Quizzed further on this sense of double perspective, Neilson demonstrates his enthusiasm for exploring the state of the mind with his works. "The impetus for Dissocia was to explore the lure of mental illness for people with it; it takes people a while to accept that it's better to take medication. But I don't think that would be satisfying unless the situation could be analogous. In that sense the play's about sensation versus numbness. It's something we can all relate to: artistically, emotionally. We fight to restrain something within ourselves, and wonder if the balance is right. We wonder 'was it worth it?' There are echoes of Alice in Wonderland and The Wizard of Oz in there, and people find those stories very resonant. Dissocia is too specific for me to be able to say 'take what you want from it,' but I wouldn't be interested myself if it was just about mental health. But even in its most fantastical moments, it's grounded in psychological truth."

That last line is typical of Neilson's conversation. He has a trick of sticking a last sentence onto the end of his opinions, if not to undermine what he has just said, then to show that he is of more than one mind on a subject. It is clever, disarming, and quite natural. Still, this quick way with a phrase, turning meaning in a second, has only helped him in scriptwriting. Indeed, it is typical of the Neilson who rose to notoriety in the 90s as a shocking young voice on the British theatrical scene. Many of his early works – like Penetrator, or The Censor – are stark and sexual, but there has been humour and curiosity in his work all along.

On the playful nature of Dissocia, Neilson hopes "serious theatre goers won't feel talked down to by it." But still insists on his own agenda: "I get annoyed by theatre that is confusing, static, overly cerebral." Neilson makes no excuse for his will to entertain. It has its origins in his own early theatre experiences, "variety forms" of song and dance that set out to please. "I've been looking for forms in theatre that will allow us to cross-fertilise text based work with what is perceived to be more popular." He adds: "I see no conflict between art and populism."
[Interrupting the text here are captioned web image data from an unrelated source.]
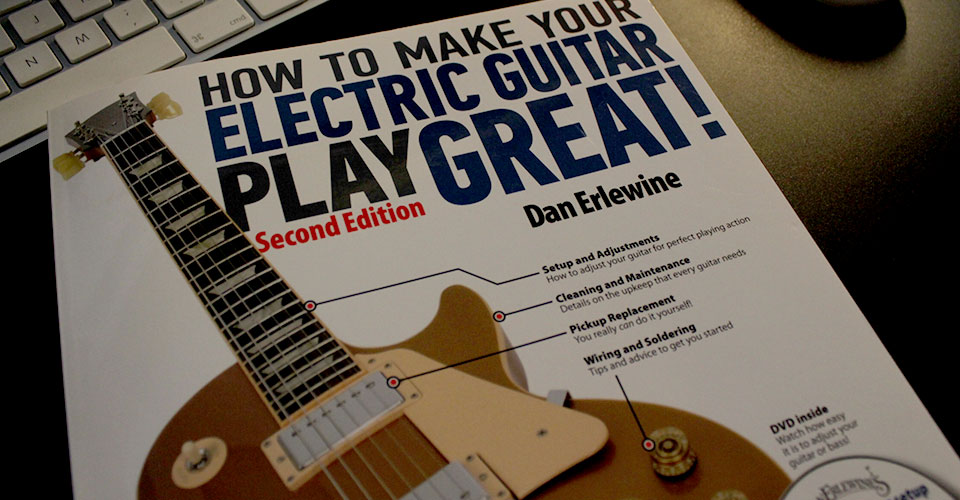 chitarra elettrica setup how to make your electric guitar play great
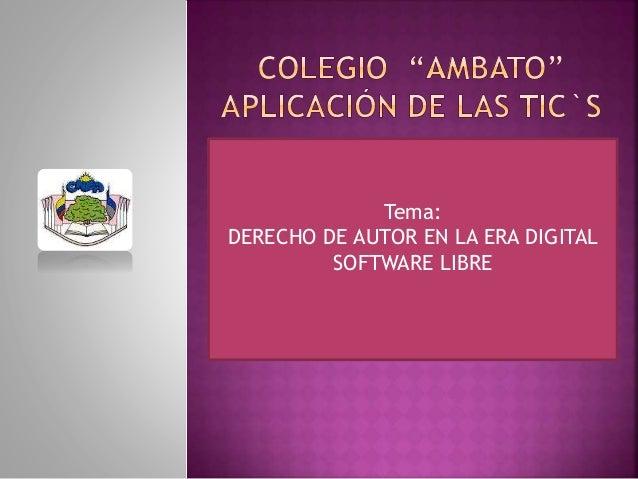 Tema: DERECHO DE AUTOR EN LA ERA DIGITAL SOFTWARE LIBRE
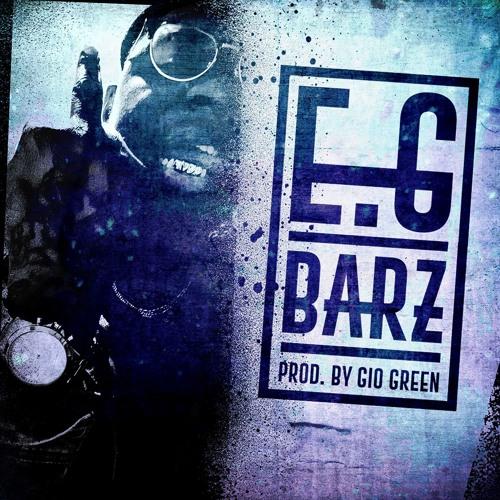 E.G - Barz (prod By Gio Green)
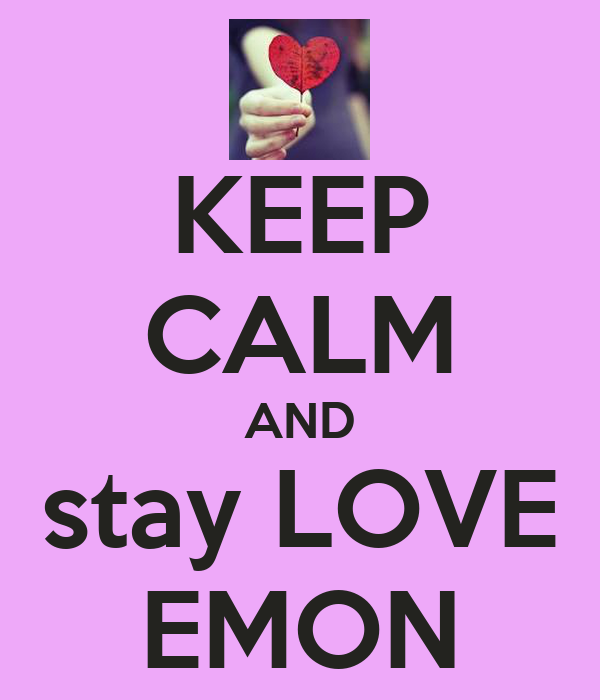 KEEP CALM AND stay LOVE EMON
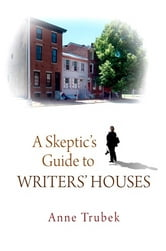 A Skeptic's Guide to Writers' Houses ebook by Anne Trubek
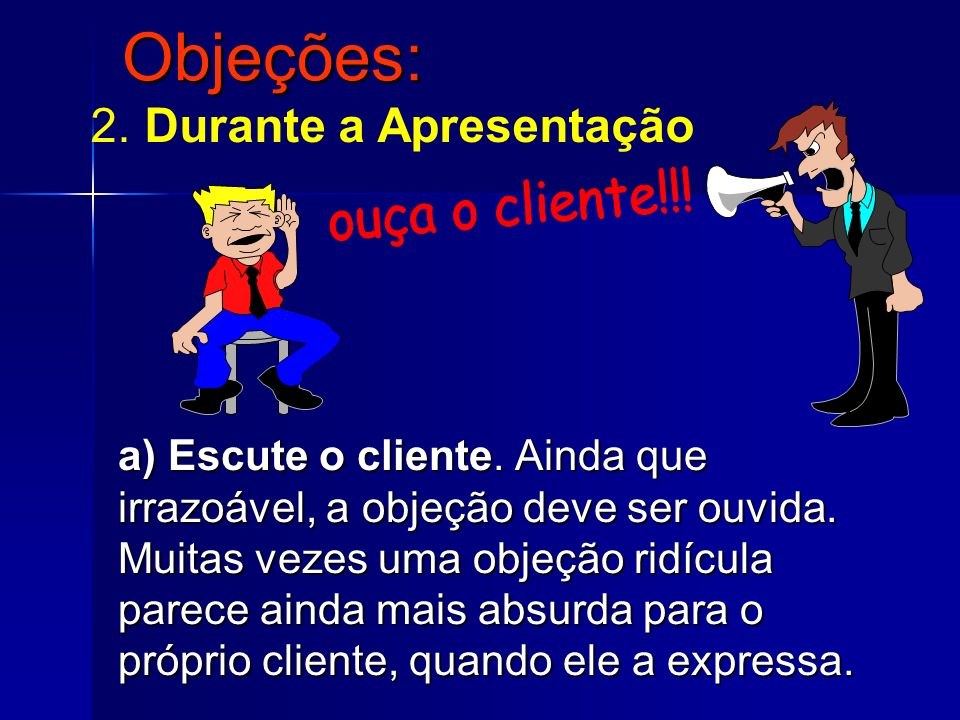 Objeções: 2. Durante a Apresentação ouça o cliente!!!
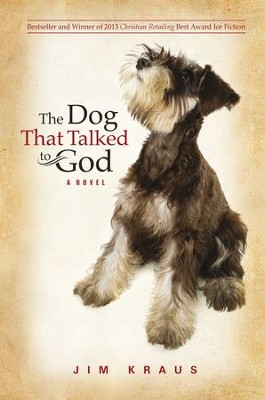 The Dog That Talked to God - eBook  -     By: Jim Kraus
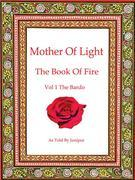 Mother of Light:The Book of Fire Vol 1 The Bardo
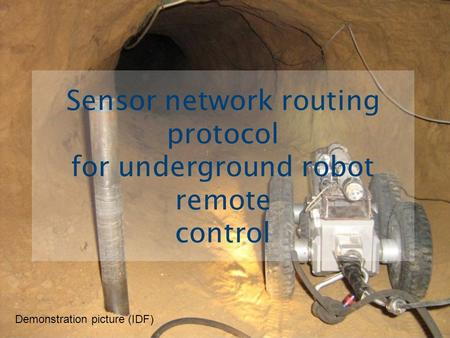 Sensor network routing protocol for underground robot remote control Demonstration picture (IDF)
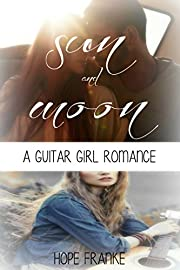Sun & Moon: An Inspirational Contemporary Romance (A Guitar Girl Romance Book 1)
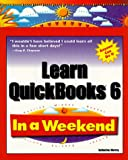 Learn Quickbooks 6 in a Weekend, Katherine Murray, 0761513841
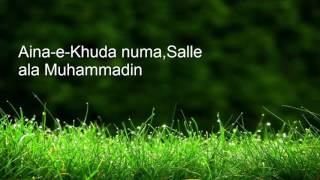 Salle ala nabiena Milad raza qadri,lyrics by Haiqa Ilyas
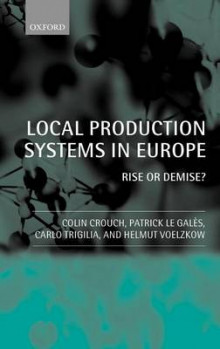 Local Production Systems in Europe: Rise or Demise? av Colin Crouch, Carlo Trigilia, Patrick Le Gales og Helmut Voelzkow (Innbundet)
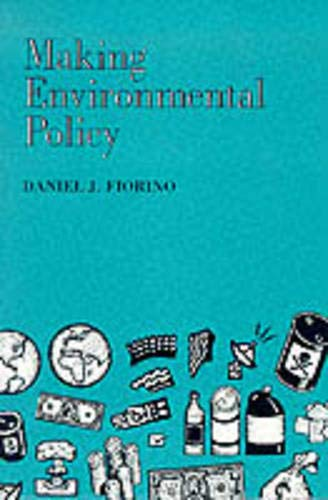 Making Environmental Policy 9780520089181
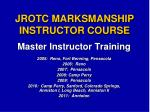 JROTC MARKSMANSHIP INSTRUCTOR COURSE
Neilson's suggestion here that some other genres are only ever 'perceived' to be more popular than theatre is a curious one, perhaps betraying an ivory tower arrogance that assumes knowledge of what people want. Does he really think that there are more people who like theatre than admit to it, or even know it at all? "The theatrical tradition has completely informed TV drama and soaps. Theatre is sometimes criticised for being like soaps, but theatre formed them. British text based theatre is in the blood of the people." Once again he is friendly, but assertive.

Between the highbrow and the entertaining there is another area, where Neilson's love for the theatre is most clearly located: not just the chance to have fun on stage, or even to tell a meaningful story, but in the hard evidence of immediacy. "Now theatre needs to distinguish itself again," he insists. "People want a bit of spectacle. People want to see liveness, proximity. To feel alive as an audience. You can see the response of the audience to things that offer those things. Dissocia did that." Neilson's evident pride is not misplaced. Indeed, he more than met his own criteria with the first outing of this work.

There are usually good reasons to 'go out', whether for a film, a play, a night out or a shopping trip. Very few will come close to the combination of magic, danger, numbness and pain of The Wonderful World of Dissocia. Take this second chance to see a mind-blowing play produced at full-tilt in close to its original form. You won't come back the same.

Tron Theatre, Glasgow, Wed 28 Feb - Sat 10 Mar, 19:30, £6-£14.
The Wonderful World of Dissocia is on at the Traverse Theatre in Edinburgh in June, as part of the same tour.